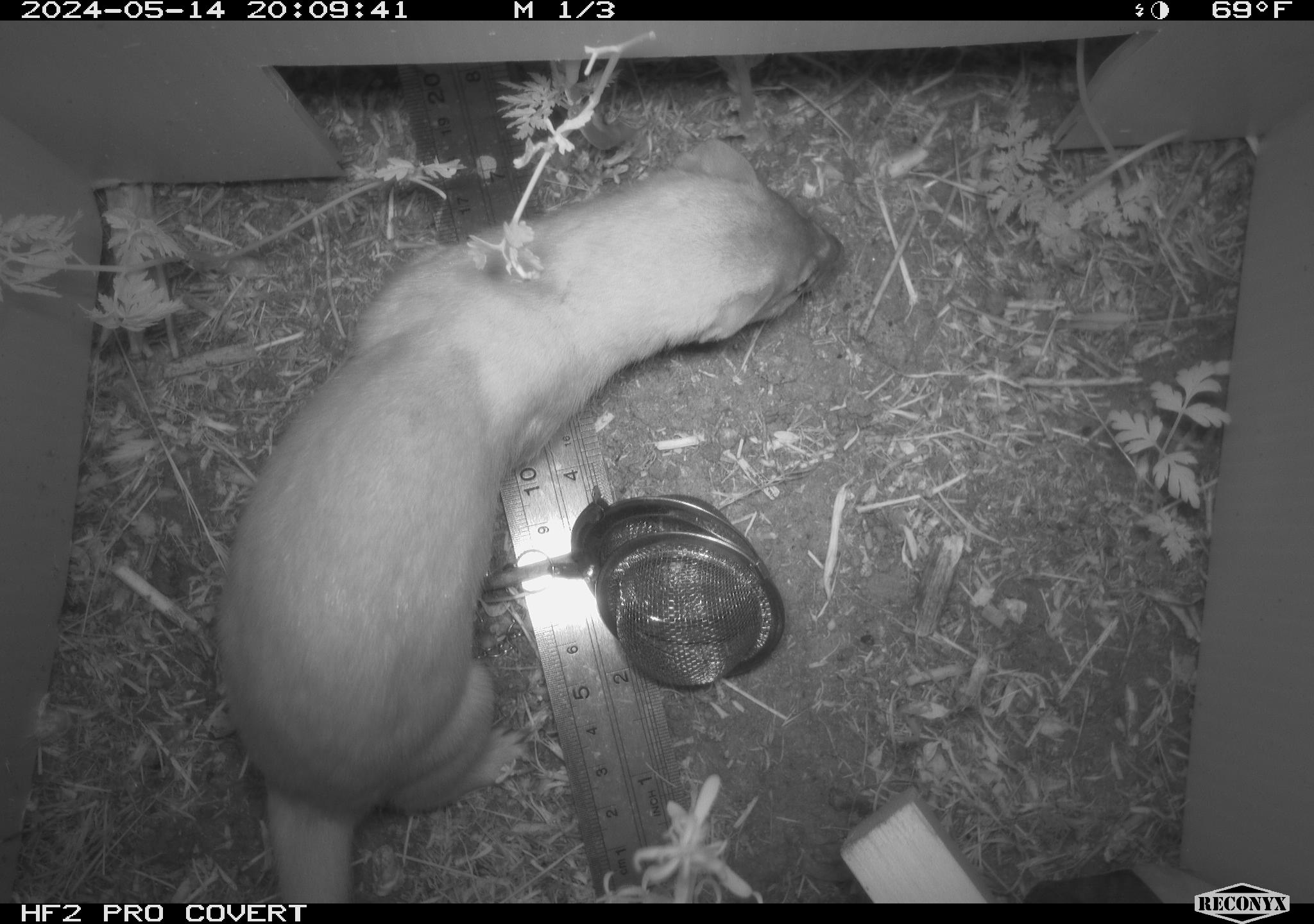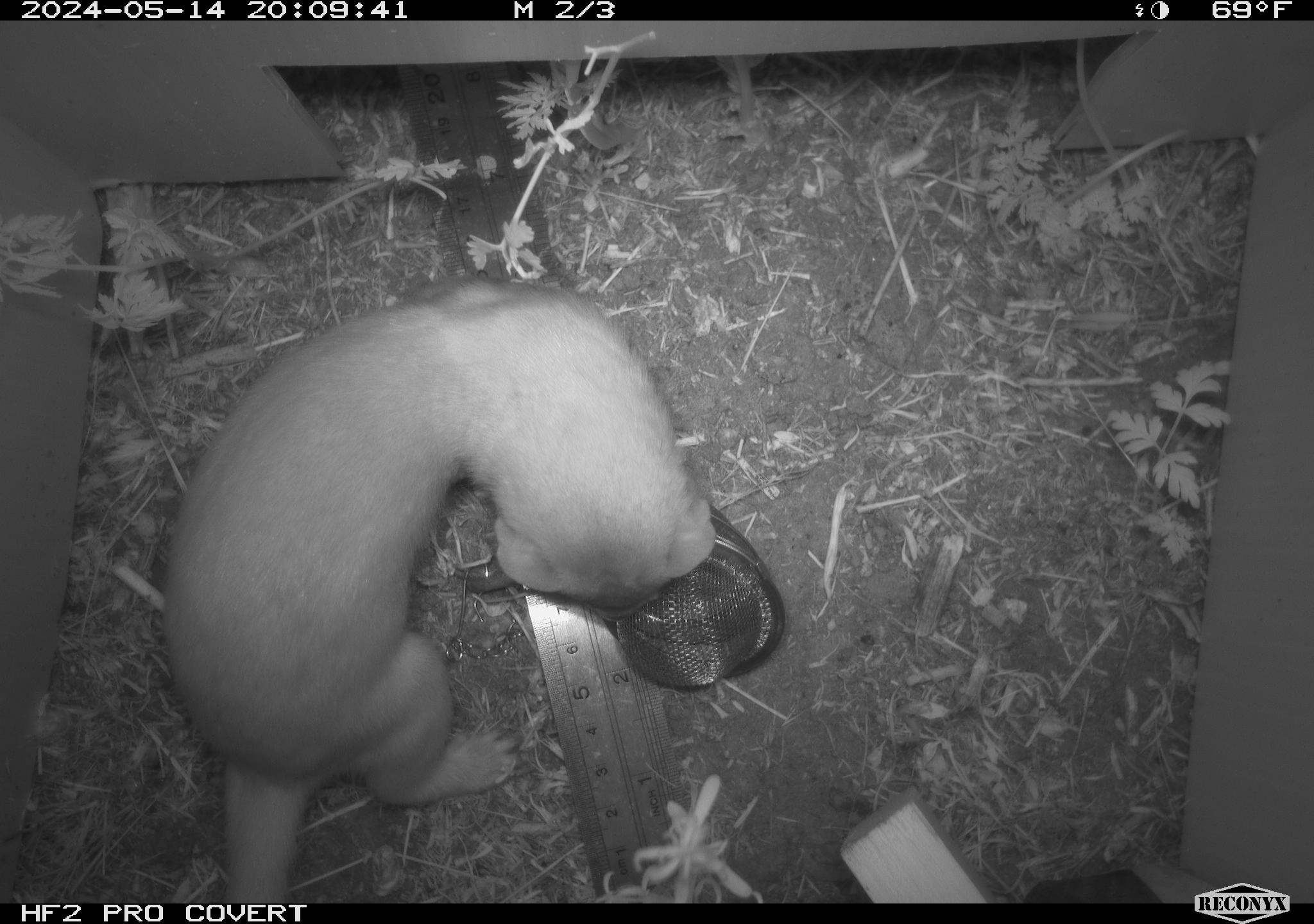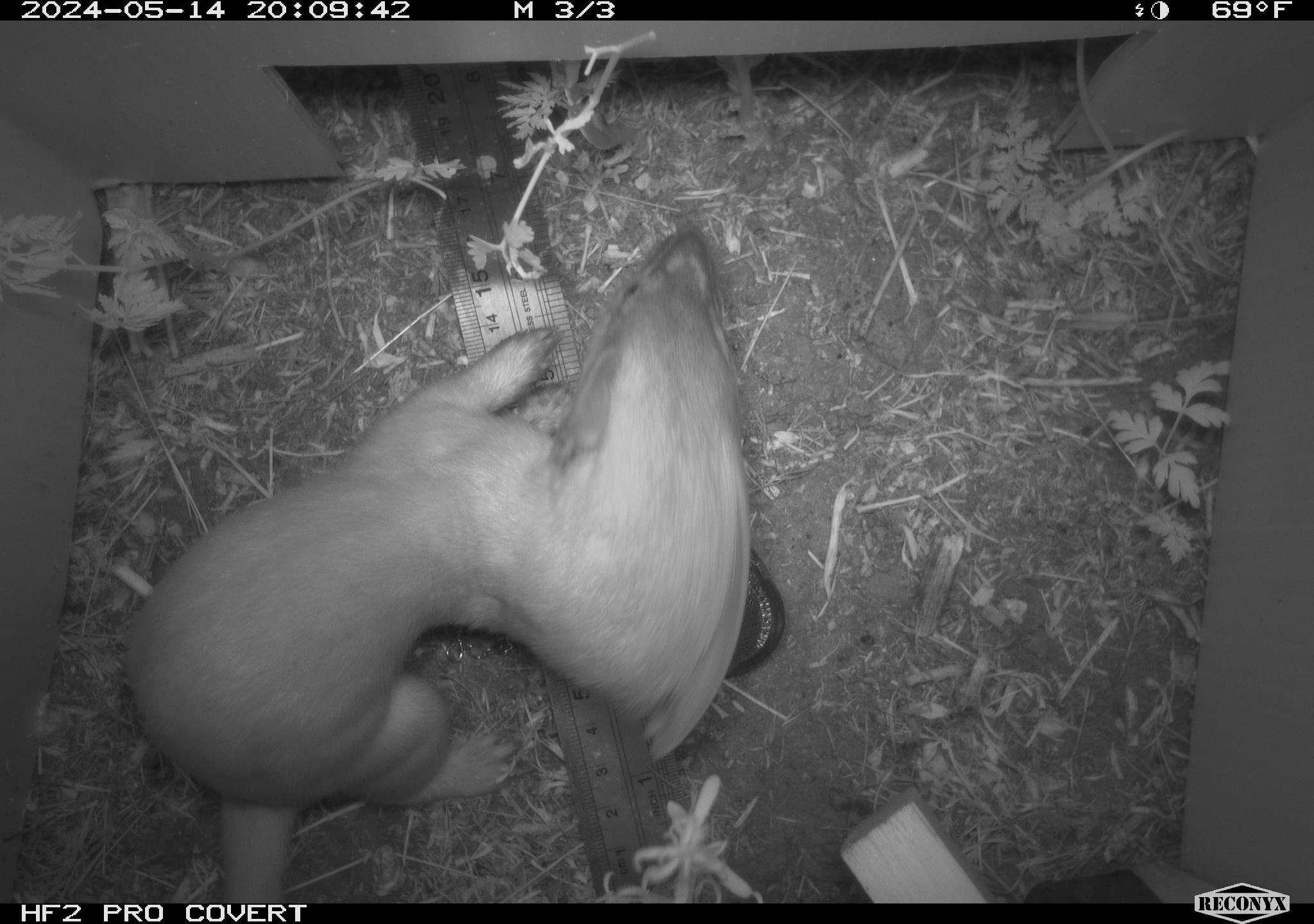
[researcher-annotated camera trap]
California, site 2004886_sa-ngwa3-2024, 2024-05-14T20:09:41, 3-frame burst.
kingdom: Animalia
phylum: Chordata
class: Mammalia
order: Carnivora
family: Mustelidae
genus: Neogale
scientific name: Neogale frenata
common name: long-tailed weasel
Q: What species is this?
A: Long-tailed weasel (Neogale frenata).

*Your instructions*
Retype the data above as given, letting no picture into the copy.

*Response box*
[researcher-annotated camera trap]
California, site 2004886_sa-ngwa3-2024, 2024-05-14T20:09:41, 3-frame burst.
kingdom: Animalia
phylum: Chordata
class: Mammalia
order: Carnivora
family: Mustelidae
genus: Neogale
scientific name: Neogale frenata
common name: long-tailed weasel
Q: What species is this?
A: Long-tailed weasel (Neogale frenata).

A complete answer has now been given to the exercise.